* Tarefas do exercício:
**A.** Com base no texto sobre autoestima, explique por que índios e negros passaram a partilhar situação de inferioridade e exclusão social. Responda em até três frases.
**B.** Dê sequência ao texto sobre autoestima e raça negra, começando logo após a última frase apresentada.

* Texto para leitura:
++++++

Autoestima é o valor que atribuímos a nós mesmos e a nossa capacidade de nos amar. É o ato de “amar a si mesmo”, que requer atitudes como o autorrespeito, a autoaceitação e o autoconhecimento. Por sua vez, autoconhecimento pressupõe consciência da própria história e de todos os aspectos de nossa personalidade. Já a autoaceitação é acolher nossos erros e acertos. Não se trata de se acomodar, mas de ser capaz de reconhecer e celebrar quem somos, e buscar mudar o que julgamos necessário. Todos esses elementos interagem na construção de nossa autoimagem e fazem parte do conceito de autoestima.
No caso da raça negra em contexto de diáspora, há um conceito de autoestima inferior. A interação secular entre europeus e seus descendentes e povos nativos e africanos e seus descendentes escravizados gerou desigualdades e diferenças, levando à formação de uma hierarquia social que deixava à mostra distância social e prestígio/desprestígio entre colonizadores e subalternos. Índios e negros partilharam desde então situação de inferioridade e exclusão social.
Dessa condição inicial da nação brasileira, gerou-se racismo e discriminação. Daí, seguiu-se a alienação e a consequente depreciação da identidade pessoal e do pertencimento étnico. Muitos negros são induzidos a crer que sua condição inferior é decorrente de suas características pessoais, deixando de perceber que, de fato, assumem a discriminação exercida pelo grupo dominante. Daí vem a idealização do mundo branco e a desvalorização do negro, pela seguinte associação: o que é branco é bonito e certo, o que é negro, feio e errado. O preconceito racial gera reação perversa que desencadeia estímulos dolorosos e retira do sujeito toda possibilidade de reconhecimento e mérito, levando-o a utilizar mecanismos defensivos das mais diversas ordens.

++++++

* Conjunto de dados:
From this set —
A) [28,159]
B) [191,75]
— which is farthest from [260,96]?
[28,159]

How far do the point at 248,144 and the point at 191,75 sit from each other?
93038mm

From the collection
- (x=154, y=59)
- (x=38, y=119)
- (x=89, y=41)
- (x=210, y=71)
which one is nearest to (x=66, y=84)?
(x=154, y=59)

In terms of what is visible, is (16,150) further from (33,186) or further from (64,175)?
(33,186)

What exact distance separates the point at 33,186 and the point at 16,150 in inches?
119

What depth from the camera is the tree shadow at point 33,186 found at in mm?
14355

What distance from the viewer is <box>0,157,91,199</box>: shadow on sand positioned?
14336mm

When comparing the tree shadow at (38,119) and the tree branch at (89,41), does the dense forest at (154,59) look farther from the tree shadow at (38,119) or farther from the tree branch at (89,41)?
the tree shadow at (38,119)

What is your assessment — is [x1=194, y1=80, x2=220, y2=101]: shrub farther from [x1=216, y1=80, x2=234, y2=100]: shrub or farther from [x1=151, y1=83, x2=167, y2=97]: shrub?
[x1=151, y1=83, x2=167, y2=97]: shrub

++++++

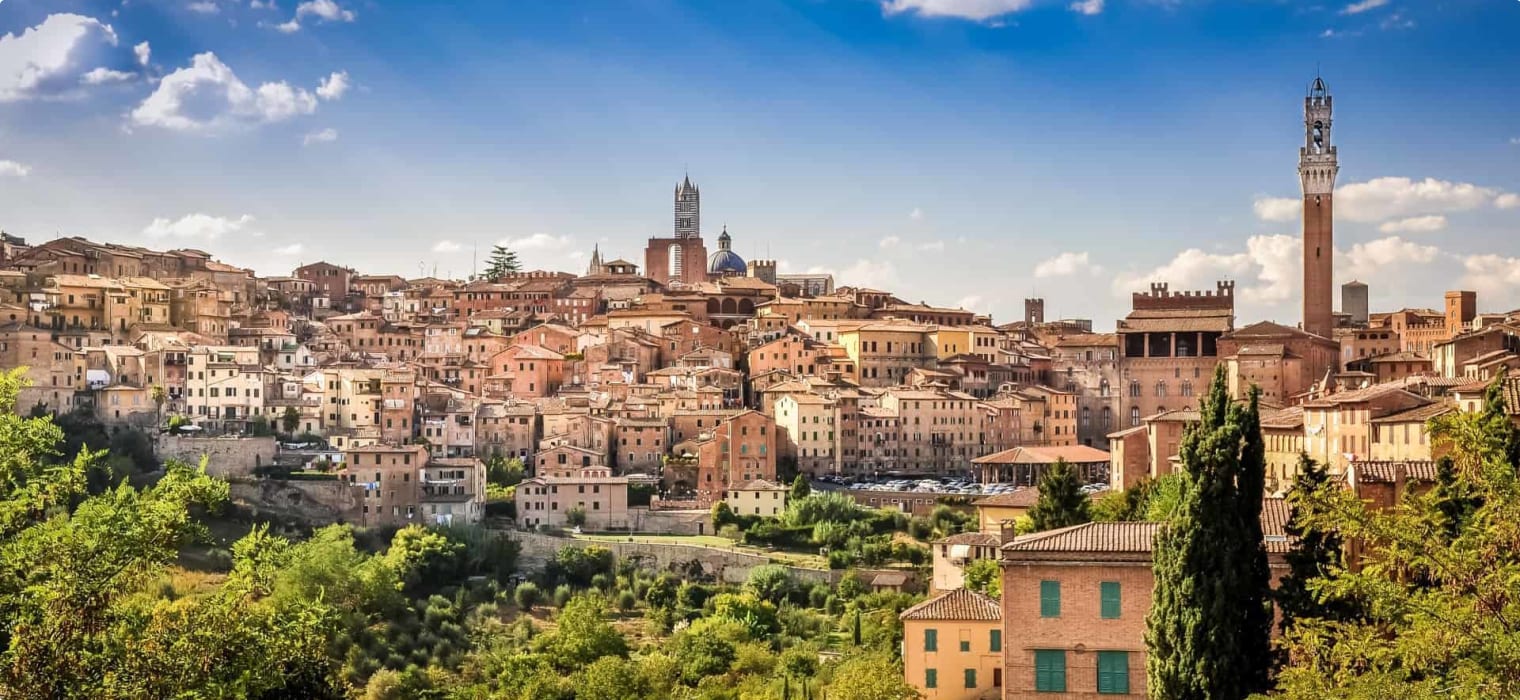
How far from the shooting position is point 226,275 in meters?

++++++

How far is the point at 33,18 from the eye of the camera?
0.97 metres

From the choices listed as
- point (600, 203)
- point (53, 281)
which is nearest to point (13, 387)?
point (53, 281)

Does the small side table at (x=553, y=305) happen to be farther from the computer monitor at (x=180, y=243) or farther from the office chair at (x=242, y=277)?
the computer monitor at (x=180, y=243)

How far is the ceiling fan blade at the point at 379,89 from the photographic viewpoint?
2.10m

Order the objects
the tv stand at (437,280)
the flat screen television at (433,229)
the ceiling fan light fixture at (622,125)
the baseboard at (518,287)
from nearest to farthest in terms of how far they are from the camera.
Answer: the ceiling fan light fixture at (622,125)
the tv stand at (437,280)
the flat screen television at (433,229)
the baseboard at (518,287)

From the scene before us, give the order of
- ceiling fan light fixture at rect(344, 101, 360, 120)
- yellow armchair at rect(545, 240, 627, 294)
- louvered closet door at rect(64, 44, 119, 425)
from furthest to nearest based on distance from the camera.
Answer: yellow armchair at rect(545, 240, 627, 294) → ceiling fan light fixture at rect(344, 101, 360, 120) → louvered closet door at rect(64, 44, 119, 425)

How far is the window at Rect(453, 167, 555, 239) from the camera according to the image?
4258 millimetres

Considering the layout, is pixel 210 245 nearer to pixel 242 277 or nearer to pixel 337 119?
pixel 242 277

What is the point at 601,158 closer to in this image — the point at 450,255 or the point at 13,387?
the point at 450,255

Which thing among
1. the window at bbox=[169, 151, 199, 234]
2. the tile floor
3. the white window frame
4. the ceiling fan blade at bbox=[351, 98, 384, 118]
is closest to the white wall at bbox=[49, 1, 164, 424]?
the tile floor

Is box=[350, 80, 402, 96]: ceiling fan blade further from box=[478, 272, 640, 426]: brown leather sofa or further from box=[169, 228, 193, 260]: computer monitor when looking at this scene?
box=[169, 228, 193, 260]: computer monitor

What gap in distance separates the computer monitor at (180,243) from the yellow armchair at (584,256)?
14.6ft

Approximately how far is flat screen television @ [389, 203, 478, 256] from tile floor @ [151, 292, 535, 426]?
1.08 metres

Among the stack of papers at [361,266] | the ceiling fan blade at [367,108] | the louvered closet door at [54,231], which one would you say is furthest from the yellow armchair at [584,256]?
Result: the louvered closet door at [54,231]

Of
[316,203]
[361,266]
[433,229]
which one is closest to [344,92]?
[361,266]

++++++

* Resultados do exercício:
**A.** A interação secular entre europeus e seus descendentes, de um lado, e povos nativos e africanos escravizados e seus descendentes, de outro, gerou desigualdades e diferenças. Essas desigualdades levaram à formação de uma hierarquia social que deixava à mostra a distância social e o prestígio ou desprestígio entre colonizadores e subalternos. Desde então, índios e negros ocupam essa posição inferior e excluída.

**B.**
A baixa autoimagem do negro é reproduzida pela mensagem transmitida recorrentemente às pessoas negras de que, para ser humanizado, é preciso corresponder às expectativas do padrão dominante, ou seja, tornar-se branco. Essa situação decorre da internalização de que “embranquecer” seria o único meio para ter acesso a respeito e dignidade. Estudos de saúde realizados em épocas distintas têm apontado que os negros vítimas de discriminação explícita tornam-se suscetíveis psiquicamente a desenvolverem, mais comumente: ansiedade, ataques de pânico, baixa autoestima, depressão, comprometimento/crises de identidade e distorção do autoconceito.
O Conselho Federal de Psicologia enfatiza que é imprescindível que os profissionais de psicologia compreendam as relações raciais existentes na sociedade e que o racismo é causador de sofrimento psíquico, uma vez que a população negra discriminada e marginalizada é assolada por sentimentos de inferioridade, por um constante estado de alerta e vítima constante de violências físicas e emocionais. Intervenções clínica e política são inseparáveis na psicologia preta, porque o sofrimento de pessoas negras não é da ordem da neurose, da ordem do privado, mas, sim, produzido e mantido social e historicamente por meio de dispositivos políticos que oprimem a população negra.
Apesar de o Sistema Único de Saúde (SUS) contar com a Política Nacional de Saúde Integral da População Negra, o atendimento às vítimas nem sempre é feito da maneira adequada, muitas vezes, por falta de conhecimento ou especialização do profissional. Por isso, vem crescendo no Brasil um ramo da psicologia criado nos Estados Unidos, na década de 1960, a psicologia preta.
Mas há quem lute contra essa realidade racista e a conscientização da sociedade tem provocado mudanças. Vejam o caso do jovem negro Peter Silva, de 18 anos, paulistano, até então servente de pedreiro, que foi descoberto por um olheiro e estimulado a encarar a seleção 2020 do The Look of The Year. O curso, realizado pela Joy Model, é o mesmo que revelou nomes como Gisele Bündchen e Isabeli Fontana. Este ano, a seleção foi virtual por causa da pandemia. “Quando eu trabalhei como servente, dei meu melhor, mas eu queria outro futuro”, disse Peter, em entrevista ao R7.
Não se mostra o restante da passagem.